Climate Maps
This pipeline maps annual climate indicators onto Rwanda’s sectors. It cleans ERA5-Land
climate values keyed by health facility, aligns their names to the admin3 boundaries,
joins the two, and renders a binned choropleth. The full source is
analysis/spatial-analysis/Climate_maps.ipynb.
The end result is a two-panel choropleth of annual mean temperature and total precipitation:

The data
The climate workbook (Climate data.xls) holds ERA5-Land variables per health facility,
with the facility’s location described by the DHIS2 org-unit hierarchy.
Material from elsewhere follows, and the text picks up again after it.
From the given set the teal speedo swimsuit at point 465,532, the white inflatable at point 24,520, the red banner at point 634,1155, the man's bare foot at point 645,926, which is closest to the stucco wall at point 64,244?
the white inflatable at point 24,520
Only five variables
are carried forward:
| Source column | Mapped to |
|---|---|
RF001 Relative humidity (ERA5-Land) | humidity |
TMP001 Air temperature (ERA5-Land) | Average_temperature |
TMP002 Max air temperature (ERA5-Land) | Max_temperature |
TMP005 Min temperature (ERA5-Land) | Min_temperature |
RF003 Precipitation (ERA5-Land) | Rainfall |
The org-unit levels map onto the administrative hierarchy — orgunitlevel3 is the district
and orgunitlevel5 is the sector, which is the join key for admin3.
Pipeline
Read the climate workbook
The header spans two rows, so the first row is skipped and the legacy .xls format needs
the xlrd engine:
import pandas as pd
cl_df = pd.read_excel("Climate data.xls", engine="xlrd", skiprows=1)Derive the join keys
District and sector names are extracted from the org-unit columns and normalised (the sector key is later combined with the district to disambiguate duplicate sector names):
cl_df["District"] = cl_df["orgunitlevel3"].str.split(" ").str[0]
cl_df["Sector"] = cl_df["orgunitlevel5"].str.split(r"[ _-]").str[0].str.capitalize()Rename and select
cl_df["humidity"] = cl_df["RF001 Relative humidity (ERA5-Land)"]
cl_df["Average_temperature"] = cl_df["TMP001 Air temperature (ERA5-Land)"]
cl_df["Max_temperature"] = cl_df["TMP002 Max air temperature (ERA5-Land)"]
cl_df["Min_temperature"] = cl_df["TMP005 Min temperature (ERA5-Land)"]
cl_df["Rainfall"] = cl_df["RF003 Precipitation (ERA5-Land)"]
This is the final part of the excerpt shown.